The records below are to be repeated exactly, minus any pictures.

::: RECORDS TO PROCESS

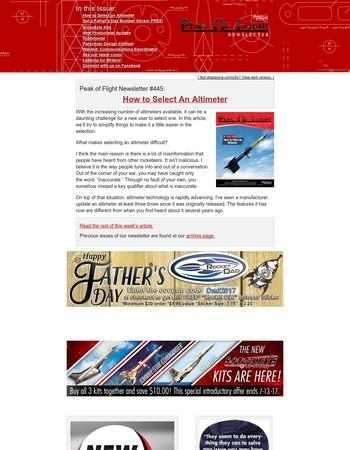 Peak of Flight Newsletter #445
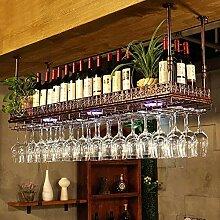 Dongyd Wine Rack Halterung für Stielgläser,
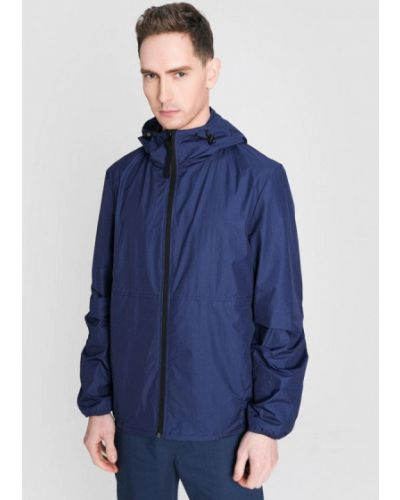 Облегченная синяя куртка O'stin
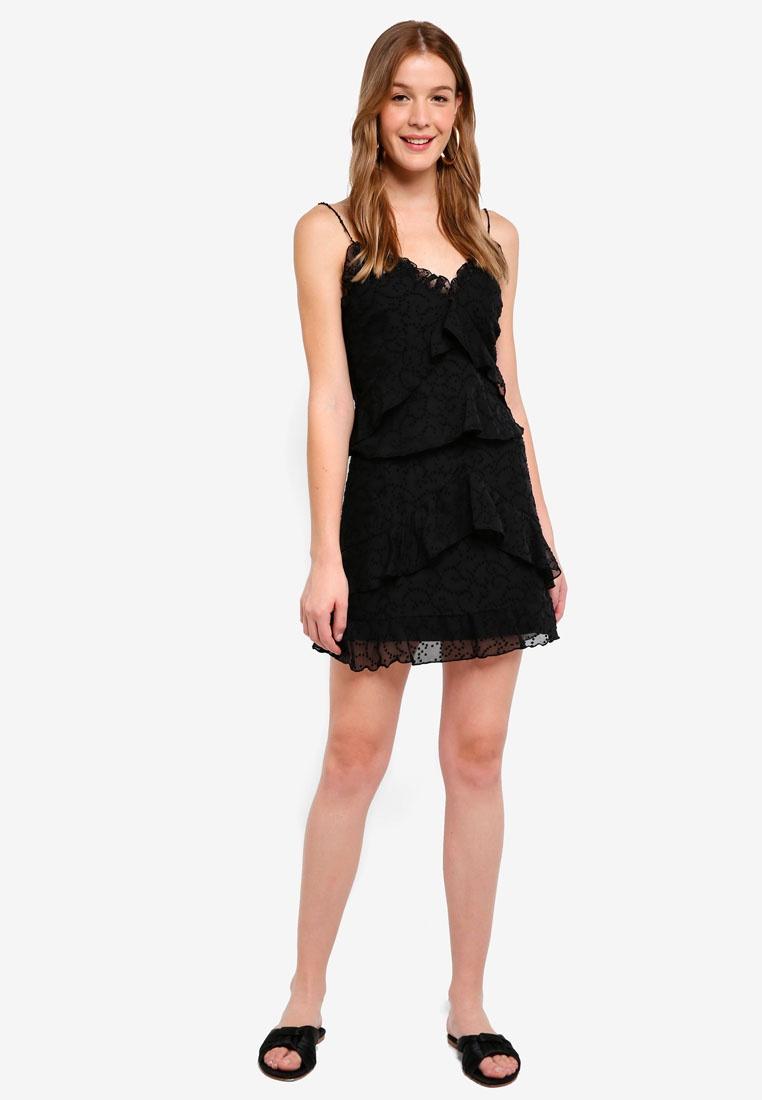 Skirt The Rhythm Label Black Fifth q4fYP4
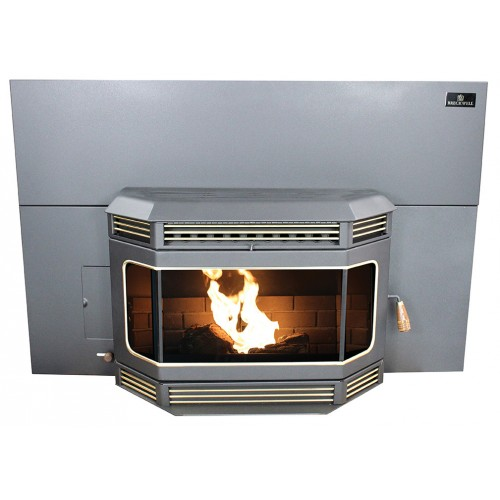 Tahoe Insert Sp2000i The Stove Place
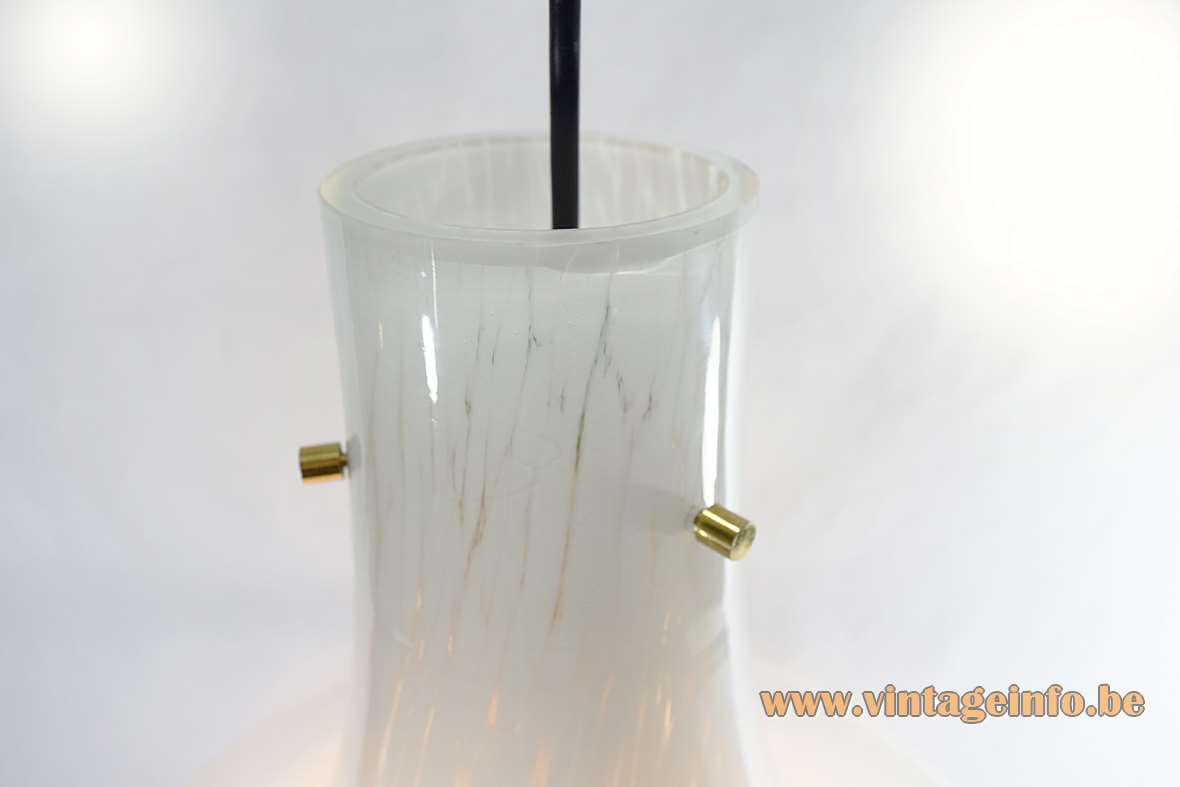 Glashütte Limburg Crystal Glass Pendant Lamp trumpet 1970s white flakes brass bell Germany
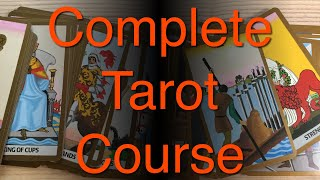 Download Complete Tarot Card Reading Course - part 1 Video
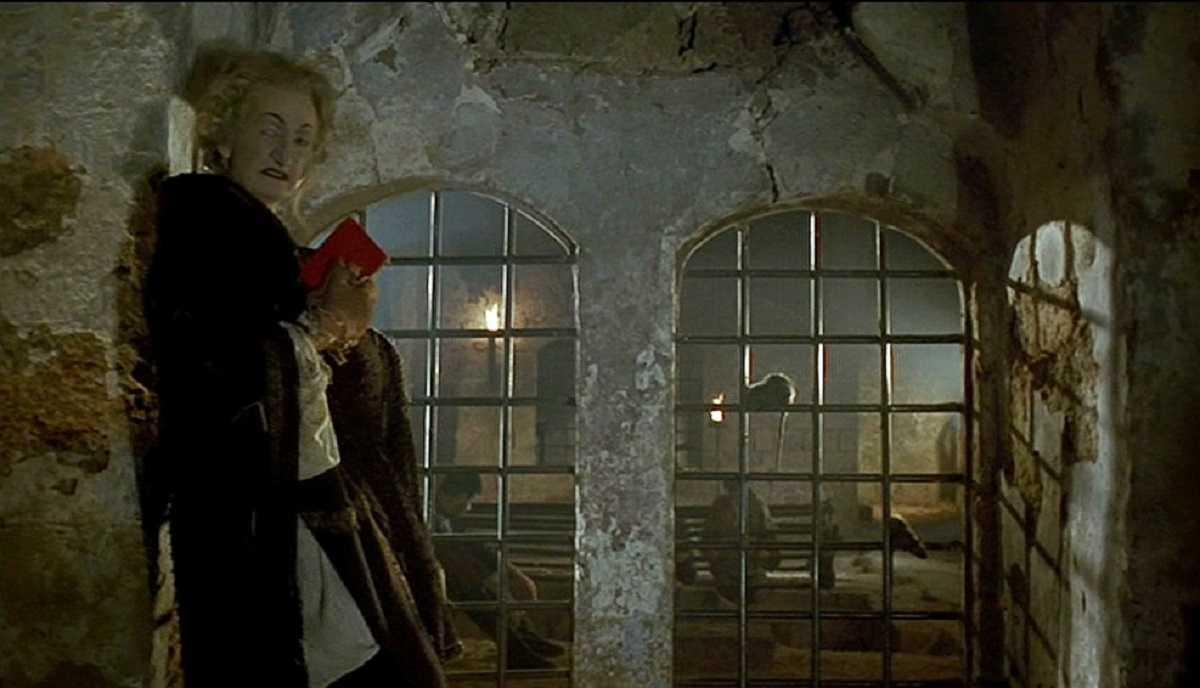 Robert Englund as the Marquis de Sade in Night Terrors (1993)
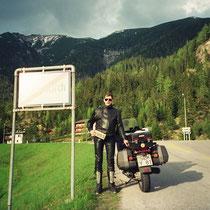 Achenkirch (916 m)  47° 31′ 37″ N, 11° 42′ 26″ O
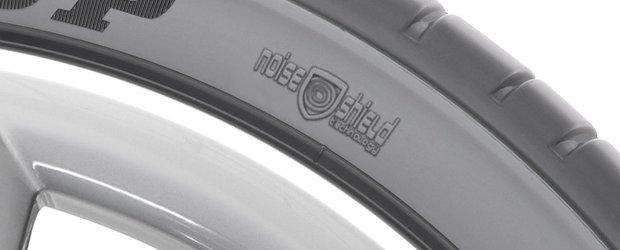 Dunlop propune pneuri silentioase cu un strat de spuma. Sa fie eficiente oare?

::::::

» **REPLY TO THE TASK**
 Peak of Flight Newsletter #445
 Dongyd Wine Rack Halterung für Stielgläser,
 Облегченная синяя куртка O'stin
 Skirt The Rhythm Label Black Fifth q4fYP4
 Tahoe Insert Sp2000i The Stove Place
 Glashütte Limburg Crystal Glass Pendant Lamp trumpet 1970s white flakes brass bell Germany
 Download Complete Tarot Card Reading Course - part 1 Video
 Robert Englund as the Marquis de Sade in Night Terrors (1993)
 Achenkirch (916 m)  47° 31′ 37″ N, 11° 42′ 26″ O
 Dunlop propune pneuri silentioase cu un strat de spuma. Sa fie eficiente oare?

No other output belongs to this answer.